Combined retirement and health payroll savings plan deductions are the wave of the future, a Fidelity retirement specialist said today.

“We need to pull that together. That is the frontier for the next two or three years and when we do we will be able to [achieve] higher levels of retirement security,” Fidelity Investments Retirement Policy Development chief Doug Fisher told an Employee Benefit Research Institute policy forum in Washington D.C.

In contrast to the often across-the-board 3 percent or 6 percent automatic deduction, the combined health and retirement number workers pick for their employee-sponsored plans would be based on the individual needs, he said.

The investment strategies would vary, as well, depending on a worker's needs for health care, long-term care and retirement.

Money put into a tax-advantaged health-care retirement account would likely be put into cash for the short-term needs of an employee with a high-deductible health plan, while longer-term investments would be the way to go for long-term care, he said.

Fisher said the money for long-term care and retirement savings couldn’t be commingled in an investment account because federal laws require the funds be placed in different “silos.”
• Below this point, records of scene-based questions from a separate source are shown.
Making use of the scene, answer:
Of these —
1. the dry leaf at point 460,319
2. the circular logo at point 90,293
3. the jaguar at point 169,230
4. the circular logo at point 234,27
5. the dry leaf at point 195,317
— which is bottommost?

Speaking to the retirement crisis at the EBRI event, National Institute on Retirement Security Executive Director Diane Oakley said short-term help for low- and moderate-income workers saving for retirement is unlikely because they don’t have strong political connections and the financial services industry does.

She said the financial sector isn’t set up to provide retirement advice to the workers who need it most--employees making $20,000 a year at businesses with five or so staffers.

“We need to find a new model to help them save for retirement,” Oakley said.

Nine out of 10 boomers feel the retirement system isn’t working and the federal government isn’t paying enough attention to it, she added.